I am inexperienced. I made a ss from 3/4 inch oak board, but I fear one of the forks can crack and split off from the force of the pull on the bands which are attached ott. Is my fear real? Do I have to laminate to shore up the strength? Thanks for any help.


----------



## ash (Apr 23, 2013)

It's unlikely to pull off under band load unless already cracked. Oak is pretty strong. If you hit the forks with a shot, take care to thoroughly inspect the forks for damage and particularly cracks before using it again.


----------



## Imperial (Feb 9, 2011)

some things to look for, grain runs vertical on slingshot from fork tips to the bottom of handle. are your bands too strong for your slingshot ? you can always pin the forks with a rod of brass or steel, or like ive done before- a nail . i believe TEX SHOOTER has a video somewhere about the grain direction, i just couldnt find it. the other thing you can do is lay the tips over the edge of a table and hang weights off the tips, i think 40 pounds is the accepted passing test, since most slingshot pull is around 20(?) . or put it in a vise and try to break the tips by pushing and pulling on them with your greenish hulk strength.


----------



## bullseyeben! (Apr 24, 2011)

I normaly go for 20 to 25mm board thicknes for a little piece of mind.. wood can be hard but can also be brittle.. the apart from the janka hardness rating, the timbers rupture strength ect should be considered.. this link may help..
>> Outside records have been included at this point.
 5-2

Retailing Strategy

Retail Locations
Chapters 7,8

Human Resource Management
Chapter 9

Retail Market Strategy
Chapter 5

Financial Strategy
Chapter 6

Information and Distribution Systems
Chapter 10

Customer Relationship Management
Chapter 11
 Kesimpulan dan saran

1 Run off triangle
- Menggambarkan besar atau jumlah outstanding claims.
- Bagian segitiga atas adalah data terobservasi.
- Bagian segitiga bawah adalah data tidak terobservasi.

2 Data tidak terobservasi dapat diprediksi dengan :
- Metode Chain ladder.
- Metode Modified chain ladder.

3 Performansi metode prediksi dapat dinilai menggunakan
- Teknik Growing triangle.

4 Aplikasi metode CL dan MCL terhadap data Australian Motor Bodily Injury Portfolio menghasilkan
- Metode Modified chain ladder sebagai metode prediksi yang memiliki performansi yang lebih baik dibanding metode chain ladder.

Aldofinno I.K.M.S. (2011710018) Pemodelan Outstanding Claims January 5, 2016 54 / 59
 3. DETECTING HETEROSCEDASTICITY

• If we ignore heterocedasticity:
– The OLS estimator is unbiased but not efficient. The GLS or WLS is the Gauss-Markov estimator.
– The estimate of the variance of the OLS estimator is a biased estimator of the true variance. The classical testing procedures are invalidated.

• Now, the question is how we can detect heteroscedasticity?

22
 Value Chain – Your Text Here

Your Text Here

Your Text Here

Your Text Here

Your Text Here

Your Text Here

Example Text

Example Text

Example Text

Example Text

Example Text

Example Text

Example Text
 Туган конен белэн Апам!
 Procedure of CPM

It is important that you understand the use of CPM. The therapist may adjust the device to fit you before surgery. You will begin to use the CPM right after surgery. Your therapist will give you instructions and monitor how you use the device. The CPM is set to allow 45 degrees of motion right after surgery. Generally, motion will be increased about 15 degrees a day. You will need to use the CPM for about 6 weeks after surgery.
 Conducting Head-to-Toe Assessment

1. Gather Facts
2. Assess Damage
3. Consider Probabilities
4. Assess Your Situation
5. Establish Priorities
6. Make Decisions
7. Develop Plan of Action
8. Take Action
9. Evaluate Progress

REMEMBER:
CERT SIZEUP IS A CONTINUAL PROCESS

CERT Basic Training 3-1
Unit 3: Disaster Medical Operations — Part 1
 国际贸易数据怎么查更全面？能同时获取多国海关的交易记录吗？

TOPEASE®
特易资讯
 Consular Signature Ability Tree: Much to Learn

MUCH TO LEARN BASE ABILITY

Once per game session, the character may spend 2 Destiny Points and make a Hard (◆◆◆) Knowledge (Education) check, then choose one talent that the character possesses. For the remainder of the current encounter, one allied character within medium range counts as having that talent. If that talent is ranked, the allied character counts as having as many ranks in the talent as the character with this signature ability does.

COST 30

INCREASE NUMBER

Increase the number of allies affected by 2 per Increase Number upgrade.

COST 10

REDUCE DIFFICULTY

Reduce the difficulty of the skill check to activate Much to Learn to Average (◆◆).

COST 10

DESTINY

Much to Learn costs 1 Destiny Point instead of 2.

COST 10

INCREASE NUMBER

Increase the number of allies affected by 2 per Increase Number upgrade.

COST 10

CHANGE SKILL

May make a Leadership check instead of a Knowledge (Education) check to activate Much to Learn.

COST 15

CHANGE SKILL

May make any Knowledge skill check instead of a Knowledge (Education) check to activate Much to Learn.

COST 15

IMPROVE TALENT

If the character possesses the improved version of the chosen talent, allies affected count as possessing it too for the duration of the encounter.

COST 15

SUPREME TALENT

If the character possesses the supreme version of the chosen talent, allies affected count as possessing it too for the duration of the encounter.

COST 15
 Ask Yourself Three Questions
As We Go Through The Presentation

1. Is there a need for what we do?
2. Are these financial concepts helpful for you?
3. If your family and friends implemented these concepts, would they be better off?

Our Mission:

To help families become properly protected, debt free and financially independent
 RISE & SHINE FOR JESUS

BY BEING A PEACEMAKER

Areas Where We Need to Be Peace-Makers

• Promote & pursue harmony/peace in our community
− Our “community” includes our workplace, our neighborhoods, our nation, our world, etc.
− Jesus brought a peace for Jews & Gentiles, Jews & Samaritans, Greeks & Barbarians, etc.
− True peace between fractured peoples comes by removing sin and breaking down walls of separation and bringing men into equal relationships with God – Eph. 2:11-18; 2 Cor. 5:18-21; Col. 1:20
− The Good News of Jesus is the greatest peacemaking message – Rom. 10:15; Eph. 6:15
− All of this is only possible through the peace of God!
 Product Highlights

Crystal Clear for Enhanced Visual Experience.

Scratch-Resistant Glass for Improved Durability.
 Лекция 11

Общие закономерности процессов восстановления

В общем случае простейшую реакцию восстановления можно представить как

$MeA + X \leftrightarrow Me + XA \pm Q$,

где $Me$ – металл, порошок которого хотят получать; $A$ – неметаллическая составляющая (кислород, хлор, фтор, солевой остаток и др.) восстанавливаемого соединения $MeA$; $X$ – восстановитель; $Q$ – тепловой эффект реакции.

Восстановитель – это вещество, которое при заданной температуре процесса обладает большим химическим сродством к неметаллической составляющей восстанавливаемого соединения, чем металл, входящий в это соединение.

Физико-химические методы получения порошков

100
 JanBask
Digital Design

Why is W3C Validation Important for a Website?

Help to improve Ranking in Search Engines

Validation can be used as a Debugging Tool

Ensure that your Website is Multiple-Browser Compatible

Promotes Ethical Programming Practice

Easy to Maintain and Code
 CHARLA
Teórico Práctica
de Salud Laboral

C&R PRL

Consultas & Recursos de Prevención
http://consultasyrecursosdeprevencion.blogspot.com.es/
http://www.wood-database.com/


----------



## ruthiexxxx (Sep 15, 2012)

Inch thick seasoned English oak. One fork hit !!


----------



## Rayshot (Feb 1, 2010)

I have had a blood from the face draining experience. Thankfully the blood drained not from a wound but from a scare.

One instance was after a fork hit. I took some more shots with it, and next thing you know I have a slingshot sitting in my hand not in one piece *but two*. I was ready for the next shot. I have no idea how it let go in my hand and not at full draw.

Also I have had a catty fracture from dropping it on the floor. Prior to that it felt solid as a rock. Board cut cattys can develop fractures. Too you can put a rod of some sort down through the fork that extends into the handle.

I know some woods are better for board cuts. And the shape can make a difference.

I like to make cattys that look like board cuts but are from naturals that have been reduced to a board thickness.


----------



## bandman (Apr 10, 2013)

Thanks a lot for all the help and suggestions from everyone. I will be beefing up the ss. Seems better, no matter the inconvenience, to be safe than sorry.


----------